Defendant made a valid waiver of his right to appeal, in a colloquy with the court as well as in writing (see People v Ramos, 7 NY3d 737 [2006]; People v Lopez, 6 NY3d 248 [2006]). That waiver forecloses review of defendant's contention that the sentence was harsh and excessive. As an alternative holding, we perceive no basis for reducing the sentence.

ENTRIES SHOWN —

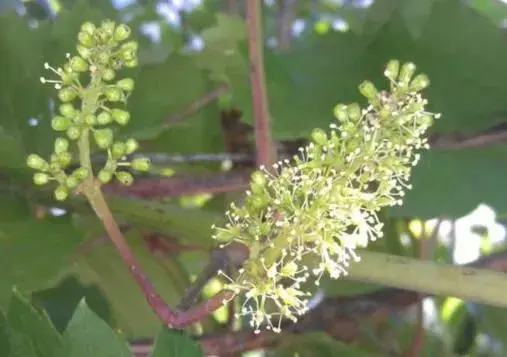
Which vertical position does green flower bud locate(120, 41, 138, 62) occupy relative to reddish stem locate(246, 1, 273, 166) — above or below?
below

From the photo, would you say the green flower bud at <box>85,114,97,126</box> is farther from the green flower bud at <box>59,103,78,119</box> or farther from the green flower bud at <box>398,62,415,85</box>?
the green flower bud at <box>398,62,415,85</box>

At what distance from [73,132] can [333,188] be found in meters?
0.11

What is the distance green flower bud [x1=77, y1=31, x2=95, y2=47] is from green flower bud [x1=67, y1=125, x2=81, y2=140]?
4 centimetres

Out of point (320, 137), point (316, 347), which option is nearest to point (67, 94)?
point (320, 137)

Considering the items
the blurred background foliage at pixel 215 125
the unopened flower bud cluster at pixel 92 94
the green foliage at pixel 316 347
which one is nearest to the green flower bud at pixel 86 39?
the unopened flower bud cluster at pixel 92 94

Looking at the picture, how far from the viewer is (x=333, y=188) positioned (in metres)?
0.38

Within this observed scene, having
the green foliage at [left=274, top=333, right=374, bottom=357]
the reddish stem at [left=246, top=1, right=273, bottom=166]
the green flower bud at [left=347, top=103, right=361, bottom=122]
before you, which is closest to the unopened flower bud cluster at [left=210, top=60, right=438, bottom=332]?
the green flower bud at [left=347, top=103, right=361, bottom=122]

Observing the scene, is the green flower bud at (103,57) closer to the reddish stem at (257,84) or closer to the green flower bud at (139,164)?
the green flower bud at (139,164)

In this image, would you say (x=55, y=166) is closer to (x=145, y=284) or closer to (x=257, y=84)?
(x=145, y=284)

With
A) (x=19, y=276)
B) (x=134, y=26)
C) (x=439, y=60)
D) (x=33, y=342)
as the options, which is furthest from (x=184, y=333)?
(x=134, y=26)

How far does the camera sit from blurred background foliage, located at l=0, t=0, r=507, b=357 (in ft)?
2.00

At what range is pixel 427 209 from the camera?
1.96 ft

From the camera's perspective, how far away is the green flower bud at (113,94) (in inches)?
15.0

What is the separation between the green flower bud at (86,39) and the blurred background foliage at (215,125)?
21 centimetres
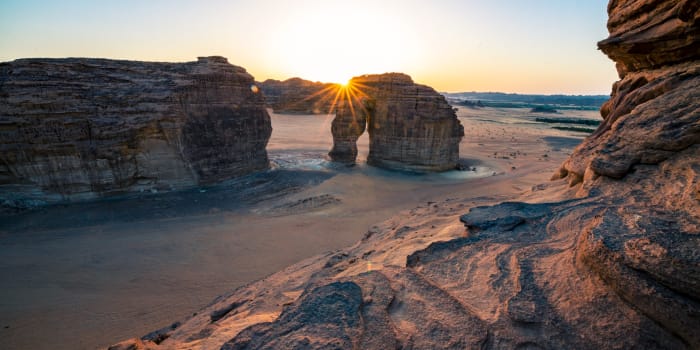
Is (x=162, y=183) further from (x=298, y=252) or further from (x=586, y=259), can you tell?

---

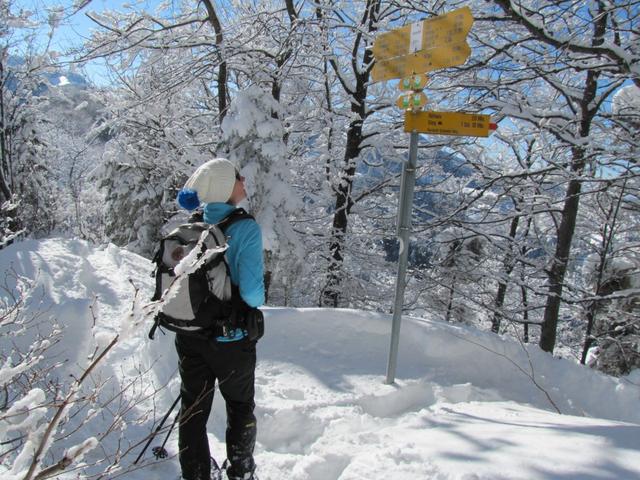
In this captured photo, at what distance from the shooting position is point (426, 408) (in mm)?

* * *

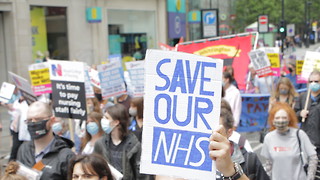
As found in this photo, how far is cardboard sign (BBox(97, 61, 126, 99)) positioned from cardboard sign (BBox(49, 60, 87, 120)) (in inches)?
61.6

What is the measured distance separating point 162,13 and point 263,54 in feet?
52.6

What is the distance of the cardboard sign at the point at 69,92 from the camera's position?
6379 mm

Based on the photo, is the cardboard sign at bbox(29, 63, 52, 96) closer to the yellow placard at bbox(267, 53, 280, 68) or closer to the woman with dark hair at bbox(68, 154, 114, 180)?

EXERCISE TASKS —
1: Answer these questions from the appeal waiver text.
(a) In what two ways did the defendant make the waiver of his right to appeal?
(b) Review of which contention does the waiver foreclose?
(c) What does the court state as its alternative holding?
2: Reproduce the part of the appeal waiver text that opens with the words containing "Defendant made a" and closes with "reducing the sentence.".
3: Carry the appeal waiver text forward, beginning after its final sentence.

TASK ANSWERS —
1:
(a) In a colloquy with the court and in writing.
(b) The defendant's contention that the sentence was harsh and excessive.
(c) It perceives no basis for reducing the sentence.

2:
Defendant made a valid waiver of his right to appeal, in a colloquy with the court as well as in writing (see People v Ramos, 7 NY3d 737 [2006]; People v Lopez, 6 NY3d 248 [2006]). That waiver forecloses review of defendant's contention that the sentence was harsh and excessive. As an alternative holding, we perceive no basis for reducing the sentence.

3:
Defendant's constitutional speedy trial claim survives both his guilty plea and his appeal waiver, but it is nevertheless unreviewable. Defense counsel's speedy trial motion was made entirely on statutory rather than constitutional grounds (see People v Jeffries, 62 AD3d 530 [2009], lv denied 13 NY3d 745 [2009]), and defendant abandoned his unresolved pro se motions [*2]asserting constitutional speedy trial claims (see People v Berry, 15 AD3d 233, 234 [2005], lv denied 4 NY3d 883 [2005]). In any event, we find no violation of defendant's constitutional right to a speedy trial (see People v Taranovich, 37 NY2d 442 [1975]).

THIS CONSTITUTES THE DECISION AND ORDER
OF THE SUPREME COURT, APPELLATE DIVISION, FIRST DEPARTMENT.